Prime Minister Jüri Ratas said on Tuesday evening an investigation into the activities of the Minister of Rural Affairs will be launched and will determine whether Mart Järvik can continue in office.
Ratas (Centre) said a 10-day investigation will be carried out into Järvik's (EKRE) legal activities and will be commissioned by Secretary of State Taimar Peterkop. The decision was taken after a meeting of coalition parties on Tuesday evening. The composition of the commission is likely be confirmed on Wednesday.
"If the investigation reveals that Järvik is wrong or there are doubts, I do not see that he can continue in office," Ratas said shortly after the meeting. "There is no (other) solution to this difficult situation right now. I came up with the idea and it was accepted," he added.
A scandal has engulfed Järvik after a conflict of interest was revealed which saw his former advisor, Urmas Arumäe, representing defendants in an EU subsidy fraud case against the agricultural registers and information board (PRIA), a body which falls under the rural affairs ministry's remit.
Arumäe stepped down on Friday, but opposition parties are maintaining pressure for Järvik, already embroiled in a Listeria controversy at a fish-packing plant, to resign.
Ratas said committee will look into the issue of the powers granted and refused to the agricultural registers and information board (PRIA) and the alleged conflict of interest with Arumäe. The listeria controversy is being investigated where Järvik made contradictory statements and came into conflict with the Veterinary and Food Board.
Speaking to ERR during a brief working visit to Rakvere, Ratas said: "I believe everyone is working today to find a solution. I'm trying, because for me, this coalition serves the aspirations and goals of what to do in Estonia, what to change in Estonia, what to contribute in Estonia, and it is a broad coalition of two conservative parties and a left of center party."
When asked by a journalist how he assesses the current situation in the coalition, Ratas replied that it was "complicated." The goal is to restore peace in the government as soon as possible and move forward with daily activities, he added.
"All parties, those who have been in government for a long time or a short time, make mistakes. Estonia is a parliamentary state and the word of a member of the Riigikogu has a lot of weight, but, of course, the minister's word has a great deal of weight too, and within the coalition, the weight of that word can only increase," he said.
Ratas met with Minister of Rural Affairs Mart Järvik on Monday night and said after the meeting that the conversation did not give him any clear answers.
Järvik wrote about the meeting on social media that Ratas received very specific answers to all the questions, but the Prime Minister did not care about the evidence he provided.
Isamaa chairman Helir-Valdor Seeder said a quick solution was in the interest of all three coalition parties.
Opposition leader Kaja Kallas, chairman of the Reform Party, said it is difficult to assess whether the government coalition will fall apart, though she believes there is distrust between the three coalition parties.
Both Kallas and Social Democratic Chairman Indrek Saar said that party chairmen are talking about possible government alliances should the current government collapse.

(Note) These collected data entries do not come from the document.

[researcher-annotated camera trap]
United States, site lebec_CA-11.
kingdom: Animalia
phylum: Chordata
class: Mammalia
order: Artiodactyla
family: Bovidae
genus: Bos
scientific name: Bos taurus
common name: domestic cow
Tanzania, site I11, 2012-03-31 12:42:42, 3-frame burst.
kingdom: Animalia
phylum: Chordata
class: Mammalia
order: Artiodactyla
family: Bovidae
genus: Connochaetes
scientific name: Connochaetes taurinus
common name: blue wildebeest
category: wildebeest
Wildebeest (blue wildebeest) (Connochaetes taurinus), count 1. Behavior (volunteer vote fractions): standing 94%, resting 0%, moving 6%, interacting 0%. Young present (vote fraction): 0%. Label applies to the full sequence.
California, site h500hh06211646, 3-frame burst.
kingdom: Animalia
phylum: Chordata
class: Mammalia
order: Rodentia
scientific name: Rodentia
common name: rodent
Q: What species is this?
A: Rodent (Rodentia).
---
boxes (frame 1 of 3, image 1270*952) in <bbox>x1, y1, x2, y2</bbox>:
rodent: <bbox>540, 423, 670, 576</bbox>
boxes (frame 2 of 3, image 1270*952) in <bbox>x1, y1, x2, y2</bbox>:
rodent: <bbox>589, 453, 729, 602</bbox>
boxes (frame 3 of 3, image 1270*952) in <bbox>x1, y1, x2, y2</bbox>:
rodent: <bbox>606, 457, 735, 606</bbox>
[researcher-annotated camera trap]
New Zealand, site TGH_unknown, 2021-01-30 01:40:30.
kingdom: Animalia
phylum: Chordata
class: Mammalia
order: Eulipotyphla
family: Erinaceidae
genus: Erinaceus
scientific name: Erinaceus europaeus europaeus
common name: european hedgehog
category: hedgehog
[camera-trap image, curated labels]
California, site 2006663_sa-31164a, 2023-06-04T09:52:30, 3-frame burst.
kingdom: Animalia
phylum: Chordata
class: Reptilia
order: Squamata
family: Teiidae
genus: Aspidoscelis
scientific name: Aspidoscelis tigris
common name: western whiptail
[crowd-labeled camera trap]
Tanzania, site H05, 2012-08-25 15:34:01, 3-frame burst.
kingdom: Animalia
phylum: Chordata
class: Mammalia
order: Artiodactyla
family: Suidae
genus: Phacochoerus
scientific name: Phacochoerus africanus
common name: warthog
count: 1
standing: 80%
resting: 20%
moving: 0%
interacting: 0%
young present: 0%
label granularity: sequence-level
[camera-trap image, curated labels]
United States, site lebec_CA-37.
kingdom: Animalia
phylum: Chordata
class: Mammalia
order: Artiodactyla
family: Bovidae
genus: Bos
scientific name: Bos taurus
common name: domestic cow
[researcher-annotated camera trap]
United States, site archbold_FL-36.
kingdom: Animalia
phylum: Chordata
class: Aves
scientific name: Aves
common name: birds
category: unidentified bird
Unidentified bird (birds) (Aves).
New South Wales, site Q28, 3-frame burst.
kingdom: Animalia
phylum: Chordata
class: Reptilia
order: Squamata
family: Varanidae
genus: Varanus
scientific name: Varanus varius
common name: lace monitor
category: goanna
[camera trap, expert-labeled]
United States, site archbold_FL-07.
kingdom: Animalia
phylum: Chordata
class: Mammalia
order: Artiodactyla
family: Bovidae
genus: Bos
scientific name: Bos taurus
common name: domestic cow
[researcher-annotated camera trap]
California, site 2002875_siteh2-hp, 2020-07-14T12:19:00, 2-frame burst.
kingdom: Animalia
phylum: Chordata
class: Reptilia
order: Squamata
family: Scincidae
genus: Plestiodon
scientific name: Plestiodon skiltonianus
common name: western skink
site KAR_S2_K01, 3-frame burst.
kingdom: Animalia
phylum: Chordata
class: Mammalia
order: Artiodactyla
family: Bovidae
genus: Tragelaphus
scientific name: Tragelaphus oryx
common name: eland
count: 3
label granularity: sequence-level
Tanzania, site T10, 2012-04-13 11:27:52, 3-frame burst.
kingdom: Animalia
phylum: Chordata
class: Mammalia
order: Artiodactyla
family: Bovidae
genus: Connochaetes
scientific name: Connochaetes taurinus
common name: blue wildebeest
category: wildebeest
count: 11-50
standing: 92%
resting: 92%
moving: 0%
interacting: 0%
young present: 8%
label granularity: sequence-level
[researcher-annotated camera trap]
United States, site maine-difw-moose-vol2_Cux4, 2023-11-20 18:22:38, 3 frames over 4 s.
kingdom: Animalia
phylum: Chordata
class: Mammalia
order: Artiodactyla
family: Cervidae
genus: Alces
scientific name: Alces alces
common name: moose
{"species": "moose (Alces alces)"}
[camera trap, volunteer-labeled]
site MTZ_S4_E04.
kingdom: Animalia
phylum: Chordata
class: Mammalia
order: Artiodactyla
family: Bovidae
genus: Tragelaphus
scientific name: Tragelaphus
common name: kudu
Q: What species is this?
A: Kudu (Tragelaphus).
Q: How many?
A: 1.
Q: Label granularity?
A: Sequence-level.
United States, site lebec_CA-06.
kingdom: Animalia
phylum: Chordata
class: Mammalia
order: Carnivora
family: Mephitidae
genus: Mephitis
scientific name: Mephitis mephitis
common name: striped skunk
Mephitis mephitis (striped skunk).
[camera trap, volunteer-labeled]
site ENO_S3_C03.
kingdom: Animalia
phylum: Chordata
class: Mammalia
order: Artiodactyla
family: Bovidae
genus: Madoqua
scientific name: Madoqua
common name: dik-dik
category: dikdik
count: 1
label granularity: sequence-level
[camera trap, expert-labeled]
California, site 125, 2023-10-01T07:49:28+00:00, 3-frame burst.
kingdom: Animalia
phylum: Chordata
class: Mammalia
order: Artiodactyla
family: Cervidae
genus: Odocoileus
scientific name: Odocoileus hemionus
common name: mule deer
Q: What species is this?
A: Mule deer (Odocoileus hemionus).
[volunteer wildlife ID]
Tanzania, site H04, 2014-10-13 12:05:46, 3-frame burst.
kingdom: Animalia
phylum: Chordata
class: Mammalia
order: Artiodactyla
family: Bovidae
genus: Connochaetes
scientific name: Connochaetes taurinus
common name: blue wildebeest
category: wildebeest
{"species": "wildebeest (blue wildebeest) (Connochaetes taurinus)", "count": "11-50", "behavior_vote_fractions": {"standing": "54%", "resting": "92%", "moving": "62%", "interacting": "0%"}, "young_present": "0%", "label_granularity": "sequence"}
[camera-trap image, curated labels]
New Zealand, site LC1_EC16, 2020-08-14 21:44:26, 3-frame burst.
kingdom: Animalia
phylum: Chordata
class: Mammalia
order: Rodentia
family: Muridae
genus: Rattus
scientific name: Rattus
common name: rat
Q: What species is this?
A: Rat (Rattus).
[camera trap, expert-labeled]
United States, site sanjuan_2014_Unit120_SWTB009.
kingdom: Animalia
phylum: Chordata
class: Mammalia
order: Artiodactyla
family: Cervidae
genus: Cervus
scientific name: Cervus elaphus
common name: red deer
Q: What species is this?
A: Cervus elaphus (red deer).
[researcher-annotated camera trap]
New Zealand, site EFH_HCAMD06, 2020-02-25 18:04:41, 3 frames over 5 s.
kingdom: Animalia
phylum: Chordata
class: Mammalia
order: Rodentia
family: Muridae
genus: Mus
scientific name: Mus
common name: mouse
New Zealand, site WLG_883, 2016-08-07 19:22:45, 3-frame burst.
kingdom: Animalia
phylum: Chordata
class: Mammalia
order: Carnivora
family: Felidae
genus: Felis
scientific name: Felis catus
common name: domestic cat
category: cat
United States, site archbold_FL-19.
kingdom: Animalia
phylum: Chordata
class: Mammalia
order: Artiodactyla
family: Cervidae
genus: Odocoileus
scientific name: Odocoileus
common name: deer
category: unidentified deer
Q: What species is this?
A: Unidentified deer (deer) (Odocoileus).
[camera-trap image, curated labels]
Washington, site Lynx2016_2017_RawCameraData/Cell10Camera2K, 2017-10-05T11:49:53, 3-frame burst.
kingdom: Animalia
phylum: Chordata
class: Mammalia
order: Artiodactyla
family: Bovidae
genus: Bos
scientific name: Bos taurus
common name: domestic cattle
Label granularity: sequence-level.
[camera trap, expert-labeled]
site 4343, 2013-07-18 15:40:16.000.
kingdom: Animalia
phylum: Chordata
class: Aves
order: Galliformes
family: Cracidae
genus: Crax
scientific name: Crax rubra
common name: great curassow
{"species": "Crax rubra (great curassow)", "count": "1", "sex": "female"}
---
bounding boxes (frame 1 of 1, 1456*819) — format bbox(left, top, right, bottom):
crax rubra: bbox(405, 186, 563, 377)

"We have been saying this ever since this government was formed, that this government is not a good government for Estonia, and we are always ready to consider alternatives and, of course, we also communicate with other parties and political forces whenever possible," Saar said.
Kallas said he has not been in contact with Ratas and does not intend to enter a Ratas-led government.
"I'm not prepared to be in a government if Jüri Ratas is the prime minister. Looking at everything he has accomplished in his time as prime minister, Jüri Ratas as prime minister would sell Estonia as soon as he could to continue as the prime minister, and I do not think it's in Estonia's interest," said Kallas.